§ **Source document**:
......

Kirsty, I have your duck. 
Happy New Year!

Two ducks waddled across the farm up to our house. They can't fly, and must have walked a kilometre across the paddocks. I managed to capture one duck with the help of the owner, but the other one escaped. Several times. I had some thick netting in a circle, but the duck just climbed up it. So eventually I got some bird netting and baling twine and sewed it right across. Having trapped the duck, I threw several blankets over the trap and phoned the owner (Kirsty). Between us, we managed to catch it and tape it in a box to go back to the others. Kirsty hadn't given it a name, so I suggested Houdini. She thought that was rather good. Mavis the muscovy also got taken home. Haven't seen them since. I suspect Mavis might have led them over here, since she can fly and knows all the nice ponds for a large radius!

After fixing up the dishwasher from the mouse attack, it then almost immediately got shredded by a rat. So it was another water pipe and a whole new cable. The new water pipe has stainless steel armour, and I taped it up as well in case the electric cable gets eaten and sparks on the water pipe. I then rigged up some elastic to hold the cable and pipes off the floor, stuffed some loft insulation and old metal scouring pads around every gap, and put some rat bait underneath.

However, the dishwasher still isn't working. I suspect there's something else been chewed or come loose inside but I can't see it. It's 18 years old, so it might just be time to get a new one!

Apart from that, Christmas all went smoothly. We had a family lunch at Bronwyn's parents' house, and we're still working through the leftovers. It's been unbelievably quiet since then. Everybody who can, goes off camping. Everybody who can't, stays at home and does nothing. It's not a good time to need a plumber! Rachael and Sarah have drifted into Singapore time.

We have had some fun with a certain lamb however. It knows exactly how to jump through a fence. I watched it do a very impressive Fosbury Flop yesterday, with front legs going one way and back legs going the other. It keeps coming into the garden and then calling out for its friend to come over too. Then it heads for the sweet peas. I've barricaded all the flower beds, and wound baling twine around the fence wires. So far, it hasn't come back, but I suspect it's only a matter of time. We seem to have one or two lambs every year who possess what we refer to as the Houdini gene, and can escape from anywhere.

......

[Dataset records]
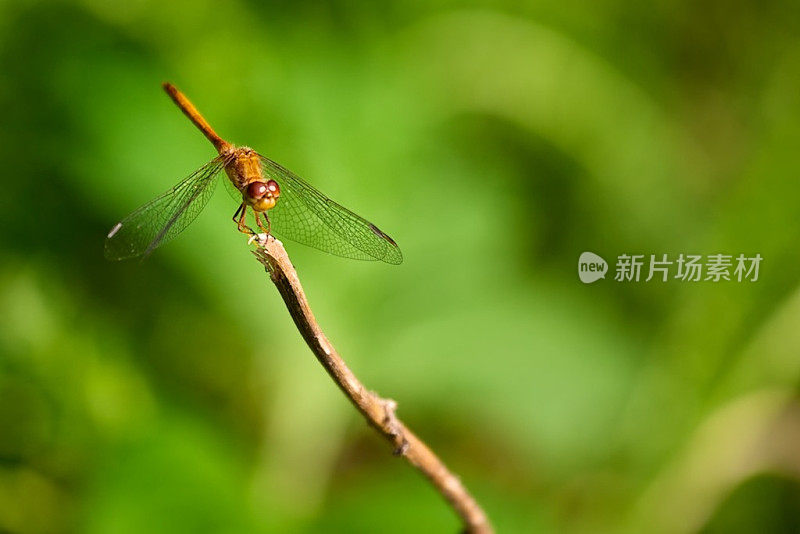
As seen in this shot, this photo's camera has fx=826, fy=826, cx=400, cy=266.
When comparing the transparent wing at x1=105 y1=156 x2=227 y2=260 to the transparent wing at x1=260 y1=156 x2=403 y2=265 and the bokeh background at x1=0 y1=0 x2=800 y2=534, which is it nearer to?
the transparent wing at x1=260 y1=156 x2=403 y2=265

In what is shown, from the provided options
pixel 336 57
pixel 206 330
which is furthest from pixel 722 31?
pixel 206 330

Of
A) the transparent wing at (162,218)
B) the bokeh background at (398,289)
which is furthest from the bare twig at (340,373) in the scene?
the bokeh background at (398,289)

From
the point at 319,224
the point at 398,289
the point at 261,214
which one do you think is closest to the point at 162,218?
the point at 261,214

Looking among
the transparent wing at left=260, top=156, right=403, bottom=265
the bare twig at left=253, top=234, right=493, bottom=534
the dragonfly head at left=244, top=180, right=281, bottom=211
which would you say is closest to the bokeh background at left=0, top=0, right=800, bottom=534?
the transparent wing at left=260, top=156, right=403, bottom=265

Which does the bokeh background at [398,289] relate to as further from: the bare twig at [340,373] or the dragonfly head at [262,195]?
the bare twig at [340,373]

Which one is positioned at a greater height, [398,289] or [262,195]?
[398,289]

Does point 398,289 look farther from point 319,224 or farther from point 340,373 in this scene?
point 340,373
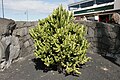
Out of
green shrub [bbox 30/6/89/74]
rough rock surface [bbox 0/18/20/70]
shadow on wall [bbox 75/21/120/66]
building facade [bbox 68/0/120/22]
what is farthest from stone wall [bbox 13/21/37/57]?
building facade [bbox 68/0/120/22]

......

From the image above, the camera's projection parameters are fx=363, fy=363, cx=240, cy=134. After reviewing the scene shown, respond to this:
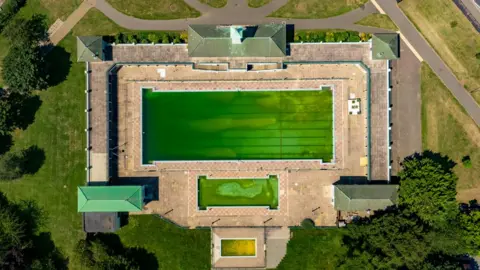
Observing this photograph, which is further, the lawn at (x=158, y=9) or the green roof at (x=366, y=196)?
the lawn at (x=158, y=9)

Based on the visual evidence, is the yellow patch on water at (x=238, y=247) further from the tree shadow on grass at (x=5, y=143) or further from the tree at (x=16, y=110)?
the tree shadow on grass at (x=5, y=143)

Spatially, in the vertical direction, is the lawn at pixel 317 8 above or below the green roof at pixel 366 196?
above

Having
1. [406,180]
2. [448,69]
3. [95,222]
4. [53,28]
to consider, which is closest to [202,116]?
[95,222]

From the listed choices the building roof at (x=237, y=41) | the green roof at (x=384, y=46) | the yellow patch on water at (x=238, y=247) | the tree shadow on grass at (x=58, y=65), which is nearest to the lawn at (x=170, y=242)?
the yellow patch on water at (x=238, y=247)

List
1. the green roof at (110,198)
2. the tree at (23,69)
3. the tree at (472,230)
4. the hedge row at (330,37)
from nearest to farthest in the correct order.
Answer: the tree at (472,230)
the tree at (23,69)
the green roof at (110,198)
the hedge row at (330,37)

......

§ **Assignment**:
Copy out word for word the portion of the New Year letter that begins with "Happy New Year!" and ends with "a large radius!".

§ **Your response**:
Happy New Year!

Two ducks waddled across the farm up to our house. They can't fly, and must have walked a kilometre across the paddocks. I managed to capture one duck with the help of the owner, but the other one escaped. Several times. I had some thick netting in a circle, but the duck just climbed up it. So eventually I got some bird netting and baling twine and sewed it right across. Having trapped the duck, I threw several blankets over the trap and phoned the owner (Kirsty). Between us, we managed to catch it and tape it in a box to go back to the others. Kirsty hadn't given it a name, so I suggested Houdini. She thought that was rather good. Mavis the muscovy also got taken home. Haven't seen them since. I suspect Mavis might have led them over here, since she can fly and knows all the nice ponds for a large radius!